PURPOSE OF THE BRIEFING ON ARMED FORCES SPECIAL POWERS ACT

North-East, India

The Government of India has been actively considering amendments to the Armed Forces Special Powers Act (AFSPA). In this regard, the Armed Forces (Special Powers) Amendment Bill 2009 has been listed for discussion during the ongoing winter session of the Parliament. Pertinently the proposed amendments have not been placed in the public domain for a discussion on the same. The Working Group on Human Rights in India and the UN (WGHR) would like to urge that AFSPA should be repealed in totality and no part of it should be inserted in any other legislation of the country.

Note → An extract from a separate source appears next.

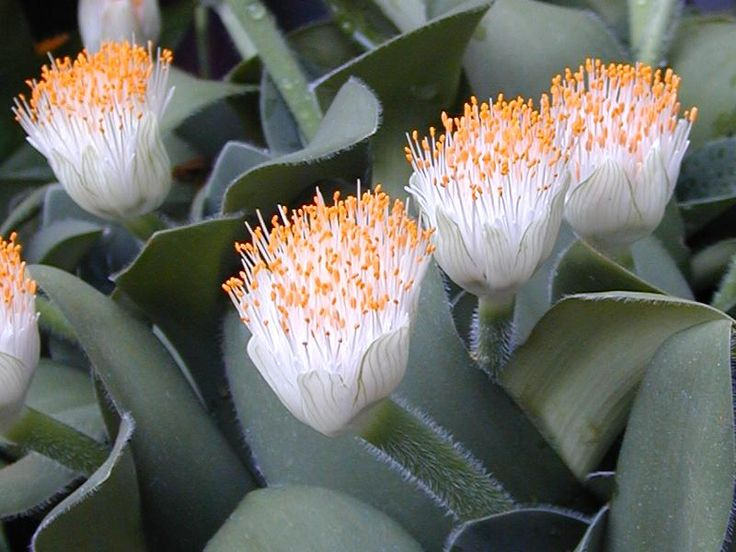 Haemanthus albiflos Jacq. (Paint-brush) is a species of flowering plant in the family Amaryllidaceae, native to South Africa. It is an evergreen bulbous perennial geophyte, prized horticulturally for its unusual appearance and extreme tolerance of neglect.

The AFSPA grants special powers to the armed forces of the union to operate in the States of Assam, Manipur, Meghalaya, Nagaland, Tripura, Mizoram and Arunachal Pradesh since 1958, and in Jammu Kashmir since 1990. Once an area is declared 'disturbed' under this Act, the armed forces of the union can arrest and detain citizens without warrant, search and destroy properties without warrant, and even use force to the extent of killing citizens on mere suspicion.

Civil society groups in these regions as well as human rights groups outside the regions have documented gross violations of human rights under this Act and have been demanding its repeal. Ms. Irom Sharmila, a Manipuri poet, has created history as she enters the tenth year of her indefinite hunger strike against the Act, despite several attempts by the state to forcibly feed her. She has been uncompromisingly demanding the repeal of this draconian law.

In 1997, the UN Human Rights Committee stated that in imposing AFSPA the Government of India is in fact using emergency powers without resorting to the procedures laid down in the International Covenant of Civil and Political Rights. Other UN committees including the Committee for the Elimination of Discrimination against Women, Committee for the Rights of the Child, Committee on Economic, Social and Cultural Rights, have raised concerns against the Act. In 2007, the UN Committee on the Elimination of Racial Discrimination categorically urged the Government of India to repeal the Act within one year. The High Commissioner for Human Rights also urged the Government of India to repeal this Act during her recent visit to India. (March 2009).

The Justice Jeevan Reddy Committee appointed by the government to review the law, the Administrative Reforms Commission headed by present law minister Mr. Veerappa Moily and the Working Groups on Confidence-Building Measures in Jammu and Kashmir led by the present Vice President, Hamid Ansarai, have all recommended repeal of the AFSPA.

The Working Group on Human Rights in India and the UN (WGHR) – a platform of human rights organizations in India – would like to take this opportunity to apprise the honourable Members of Parliament on how AFSPA has become a symbol of abuse, oppression and impunity and inflamed passions for militancy in various parts of the country. WGHR sincerely hopes that the briefing will assist the honourable members to ensure that the quality of debate in Parliament will be enhanced, thus deepening democracy in the country and leading to a serious discussion regarding the widespread demand to repeal this draconian law.